Oggi siete attivi in Italia, Svizzera, Spagna e Uzbekistan, paesi diversi tra loro. Qual è la strategia in queste aree?

"La Svizzera è molto simile all’Italia, quindi su questo mercato non c’è molto da dire. L'aspirazione di Sababa è stata fin da subito quella di iniziare un percorso di internazionalizzazione su paesi in via di sviluppo e simili al nostro, in modo da creare un modello da replicare in futuro in altre nazioni.

Per quanto riguarda i paesi in via di sviluppo siamo partiti dall'Uzbekistan, quindi centro Asia, perché è un mercato dove si parla russo, lingua che io e altri colleghi conosciamo. In più, in Uzbekistan stiamo facendo sourcing di competenze, in quanto il paese sta seguendo un po' il modello India. Ci sono tante università, private e pubbliche, che insegnano tematiche di IT e cybersecurity. Questa diventa quindi un'espansione doppia: da un lato commerciale, con clienti importanti, e dall'altro è un reperimento di talenti.

In Spagna volevamo fare la prima mossa in un paese simile all'Italia per quanto riguarda la maturità del settore. Andare a nord sarebbe stato rischioso, perché in nazioni come Francia e Germania l'ecosistema di cybersecurity è più maturo e più competitivo. Inoltre, uno dei nostri principali distributori, Esprinet, è il più grande distributore sia in Italia che in Spagna".

Perché avete deciso di quotarvi in borsa e perché questo è il momento giusto per farlo?

"L'azienda è nata per fare prodotti, ma non volevano nemmeno chiuderci in uno scantinato a lavorare solo sulla tecnologia e tralasciare la diffusione del marchio tra i clienti o la brand awareness. Ci siamo messi subito in gioco sul lato servizi per acquisire partner e clienti medio-grandi, in modo che quando il prodotto fosse stato pronto avessimo già dove piazzarlo e accorciare il ciclo di vendita.

Ad oggi abbiamo finanziato questo sviluppo utilizzando la marginalità e i servizi. Adesso dobbiamo accelerare la nostra roadmap di sviluppo, anche per andare ad acquisire alcune aziende tecniche, come spinoff universitari con tecnologie molto buone, e continuare l'internazionalizzazione. Abbiamo valutato diverse strade, ma siccome il management dell'azienda è impegnato a lungo termine, la strada dell'IPO ci sembrava la strada più adeguata".

Per cosa userete i proventi della quotazione?
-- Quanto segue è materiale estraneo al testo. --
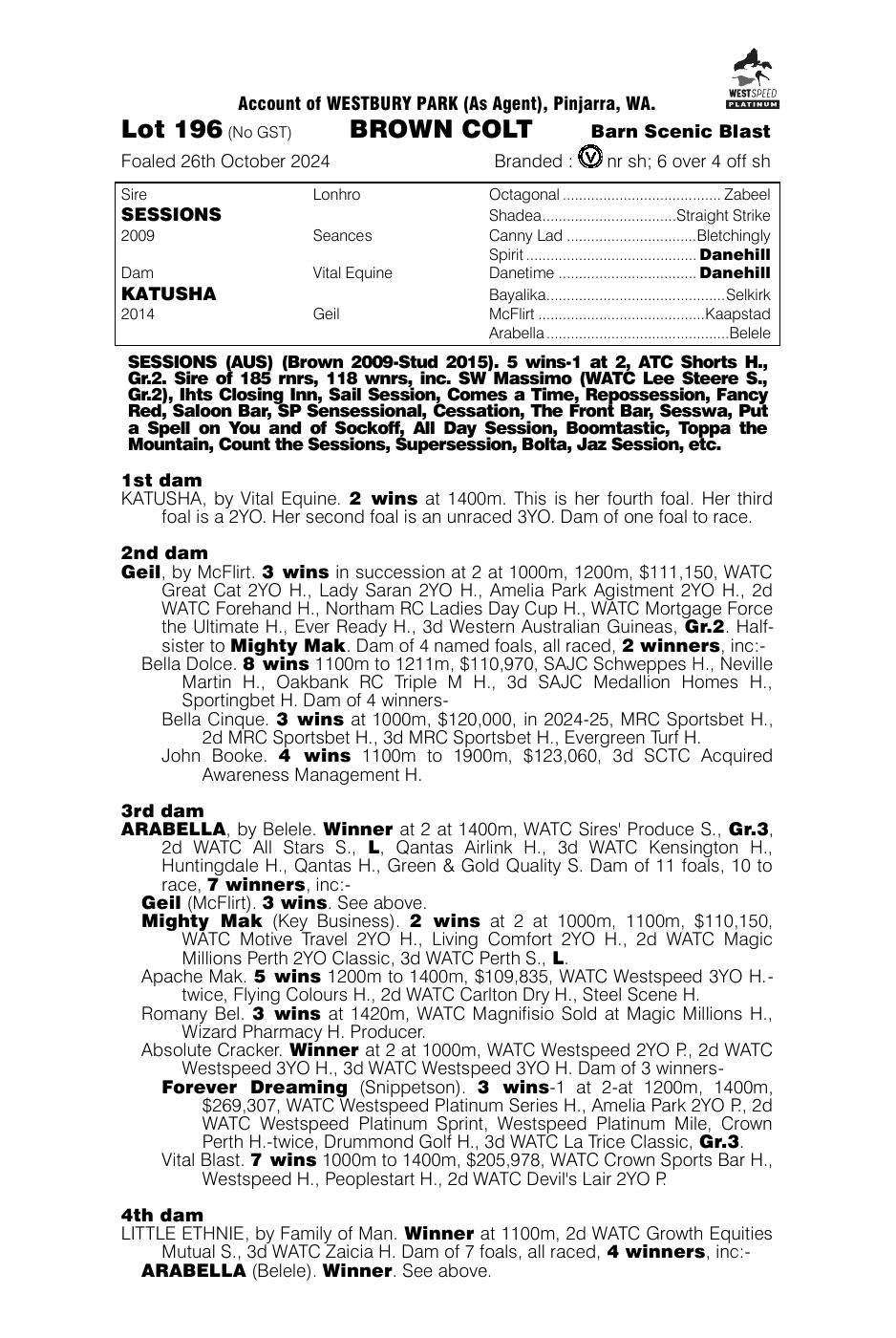 Pedigree - Lot 196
"Li impiegheremo su quattro aree. La prima è il supporto dell'internazionalizzazione, migliorando la presenza dove siamo già. La seconda è la ricerca e sviluppo: oggi abbiamo tre soluzioni a sè stanti, ma vogliamo sviluppare una piattaforma integrata fatta da cinque prodotti verticali che porti vantaggi commerciali e tecnici. Il terzo punto è legato alla strutturazione dell'azienda: oggi col team che abbiamo riusciamo a seguire molto bene i clienti più grandi, mentre gli altri sono semi-gestiti; vogliamo migliorare i rapporti con tutti. L'ultimo campo è quello delle acquisizioni: abbiamo visto in passato delle startup molto interessanti, che magari hanno la tecnologia ma non risorse commerciali e di marketing, e che sarebbe interessante portarci in casa. In questo momento la qualità della tecnologia è più importate di dove si trova l'azienda, ma le realtà più interessanti che stiamo valutando sono in Italia e in Svizzera".